Fintech firms, including OPay, Moniepoint, and others, have begun informing their clientele that, as of September 9, they will start deducting N50 for the Electronic Money Transfer Levy (EMTL) from each and every input of N10,000 or more.
The deduction is in compliance with the Federal Inland Revenue Service (FIRS) directive, as stated by the fintech companies. Even though the fees go to the federal government, some fintechs offer free banking services as a result of this mandated reduction.
Customer message
Moniepoint sent out a brief notification on Saturday to its clientele, which stated: “An N50 fee would be charged on inflows you receive of N10,000 and above from Monday, September 9, 2024. Your BRM is available to answer questions you might have.”
OPay, for its part, informed its customers that the deduction is intended for EMTL following federal directives.
Opay disclosed this to his customers: “Please be informed that starting September 9th, 2024, a one-time fee of N50 will be applied to electronic transfers of N10,000 and above paid into your personal or business account in compliance with the Federal Inland Revenue Service (FIRS) regulations.
“It is important to note that OPay does not benefit from this charge in any way as it is directed entirely to the Federal Government,” they added.
The EMTL, which was formerly limited to commercial banks, is now applicable to all fintech companies, including Paga and Palmpay, among others.
Continuing, the federal government’s efforts to increase taxes and levies to boost its revenue may have something to do with this prolongation.
It is convenient to be aware that electronic money transfers or receipts in Nigeria are subject to a one-time N50 tax known as the Electronic Money Transfer Levy (EMTL), BrandSpur banking and finance news reports.

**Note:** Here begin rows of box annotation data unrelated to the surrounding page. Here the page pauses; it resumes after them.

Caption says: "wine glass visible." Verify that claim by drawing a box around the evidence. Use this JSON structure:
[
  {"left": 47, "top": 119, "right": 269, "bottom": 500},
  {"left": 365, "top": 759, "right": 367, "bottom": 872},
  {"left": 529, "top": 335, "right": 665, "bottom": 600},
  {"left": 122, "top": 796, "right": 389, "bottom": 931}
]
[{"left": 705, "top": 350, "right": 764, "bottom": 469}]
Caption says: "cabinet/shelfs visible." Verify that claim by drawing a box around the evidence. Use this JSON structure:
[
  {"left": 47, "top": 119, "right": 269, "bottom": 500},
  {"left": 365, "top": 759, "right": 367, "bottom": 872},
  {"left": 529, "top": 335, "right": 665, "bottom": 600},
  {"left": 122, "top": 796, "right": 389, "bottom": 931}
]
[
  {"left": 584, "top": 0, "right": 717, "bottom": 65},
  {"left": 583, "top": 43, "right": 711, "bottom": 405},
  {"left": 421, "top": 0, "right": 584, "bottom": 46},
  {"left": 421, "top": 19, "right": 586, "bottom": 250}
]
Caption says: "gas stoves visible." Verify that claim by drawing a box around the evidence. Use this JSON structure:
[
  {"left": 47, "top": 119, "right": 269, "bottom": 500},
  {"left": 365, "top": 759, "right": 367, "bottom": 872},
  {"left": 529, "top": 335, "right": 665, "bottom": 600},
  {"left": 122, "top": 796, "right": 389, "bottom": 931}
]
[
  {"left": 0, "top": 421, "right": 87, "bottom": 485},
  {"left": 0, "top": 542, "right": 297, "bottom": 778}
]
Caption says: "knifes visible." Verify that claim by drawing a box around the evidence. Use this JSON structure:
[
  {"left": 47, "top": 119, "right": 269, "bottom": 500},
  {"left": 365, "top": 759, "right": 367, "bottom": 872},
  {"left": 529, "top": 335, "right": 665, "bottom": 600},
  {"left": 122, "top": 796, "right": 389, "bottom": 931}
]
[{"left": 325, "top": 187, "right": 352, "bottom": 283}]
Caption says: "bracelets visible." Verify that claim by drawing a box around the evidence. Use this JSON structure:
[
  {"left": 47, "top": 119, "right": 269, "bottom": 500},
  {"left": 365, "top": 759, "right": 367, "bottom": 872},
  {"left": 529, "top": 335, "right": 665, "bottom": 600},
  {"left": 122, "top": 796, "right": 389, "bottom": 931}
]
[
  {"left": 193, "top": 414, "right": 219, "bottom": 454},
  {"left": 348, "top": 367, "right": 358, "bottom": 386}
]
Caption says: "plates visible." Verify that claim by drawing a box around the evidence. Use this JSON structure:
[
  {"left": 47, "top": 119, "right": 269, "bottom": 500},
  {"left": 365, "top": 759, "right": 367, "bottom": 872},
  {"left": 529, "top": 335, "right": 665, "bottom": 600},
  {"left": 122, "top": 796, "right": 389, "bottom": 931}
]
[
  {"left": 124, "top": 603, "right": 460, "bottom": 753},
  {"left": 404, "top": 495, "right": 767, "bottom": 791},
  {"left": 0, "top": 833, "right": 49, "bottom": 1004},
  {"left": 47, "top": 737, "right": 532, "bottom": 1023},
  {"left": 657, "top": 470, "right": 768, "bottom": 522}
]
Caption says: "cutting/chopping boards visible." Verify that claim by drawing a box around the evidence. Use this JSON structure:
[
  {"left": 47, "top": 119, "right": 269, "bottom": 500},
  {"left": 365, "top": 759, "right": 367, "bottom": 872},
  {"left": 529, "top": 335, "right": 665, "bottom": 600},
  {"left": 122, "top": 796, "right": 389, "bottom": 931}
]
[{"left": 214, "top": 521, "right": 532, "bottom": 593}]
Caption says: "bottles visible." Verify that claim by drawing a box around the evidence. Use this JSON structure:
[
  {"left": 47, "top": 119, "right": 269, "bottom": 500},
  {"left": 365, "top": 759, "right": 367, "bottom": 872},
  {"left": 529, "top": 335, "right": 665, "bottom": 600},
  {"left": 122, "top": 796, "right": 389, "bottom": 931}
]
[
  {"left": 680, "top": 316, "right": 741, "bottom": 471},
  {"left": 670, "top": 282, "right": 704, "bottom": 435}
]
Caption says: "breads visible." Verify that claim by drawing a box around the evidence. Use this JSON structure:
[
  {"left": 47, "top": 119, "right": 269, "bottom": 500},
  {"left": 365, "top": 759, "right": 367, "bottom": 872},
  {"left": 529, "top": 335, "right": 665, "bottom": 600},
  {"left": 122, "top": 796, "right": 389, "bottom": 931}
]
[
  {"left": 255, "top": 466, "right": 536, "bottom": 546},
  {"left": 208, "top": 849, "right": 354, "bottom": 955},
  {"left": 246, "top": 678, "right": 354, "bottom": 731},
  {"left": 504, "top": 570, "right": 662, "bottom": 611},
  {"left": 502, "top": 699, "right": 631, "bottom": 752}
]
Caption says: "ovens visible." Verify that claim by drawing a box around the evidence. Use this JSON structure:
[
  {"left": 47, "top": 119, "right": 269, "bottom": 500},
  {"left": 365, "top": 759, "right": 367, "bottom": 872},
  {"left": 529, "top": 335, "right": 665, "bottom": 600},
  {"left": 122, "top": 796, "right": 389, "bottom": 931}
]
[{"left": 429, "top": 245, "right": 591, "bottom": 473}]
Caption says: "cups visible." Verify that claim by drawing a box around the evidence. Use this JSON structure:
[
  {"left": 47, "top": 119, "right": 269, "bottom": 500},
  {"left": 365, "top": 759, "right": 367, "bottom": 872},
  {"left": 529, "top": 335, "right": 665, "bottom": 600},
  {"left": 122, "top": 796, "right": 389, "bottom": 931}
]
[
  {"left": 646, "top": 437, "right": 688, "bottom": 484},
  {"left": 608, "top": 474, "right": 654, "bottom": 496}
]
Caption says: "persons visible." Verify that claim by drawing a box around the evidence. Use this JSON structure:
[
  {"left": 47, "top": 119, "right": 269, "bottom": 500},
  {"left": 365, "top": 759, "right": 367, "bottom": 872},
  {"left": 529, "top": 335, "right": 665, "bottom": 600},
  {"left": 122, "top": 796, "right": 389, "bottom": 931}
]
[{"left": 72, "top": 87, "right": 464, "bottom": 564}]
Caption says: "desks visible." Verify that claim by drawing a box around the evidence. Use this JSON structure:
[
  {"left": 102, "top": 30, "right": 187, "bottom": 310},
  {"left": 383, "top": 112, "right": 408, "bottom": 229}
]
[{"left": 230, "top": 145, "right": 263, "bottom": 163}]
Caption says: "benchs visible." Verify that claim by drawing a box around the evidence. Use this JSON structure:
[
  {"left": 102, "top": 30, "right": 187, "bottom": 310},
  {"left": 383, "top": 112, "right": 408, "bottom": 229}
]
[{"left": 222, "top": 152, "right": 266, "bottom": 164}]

With the following exceptions, it covers any electronic fund transfers made within a bank or financial institution operating under a Nigerian licence:
Transactions under N10,000
Cash deposited into a personal account
Electronic funds transfers between the same owner’s accounts at the same bank
The Finance Act 2020 included the EMTL to promote the expansion of electronic fund transfers in Nigeria.
The three levels of government split the EMTL’s revenue. The federal government receives 15% of the EMTL revenue, state and local governments receive 50%, and the federal government receives 35%. This distribution of revenue is based on derivation.
Additionally, deposit banks were instructed by the FIRS in December of last year to deduct and remit the EMTL on future foreign currency (FCY) transactions.
Before then, local currency transactions were the only ones subject to the N50 fee on transactions above N10,000. As instructed by the tax regulator, the banks started deducting EMTL on old foreign currency transactions in January of this year for transactions spanning from 2021 to 2023.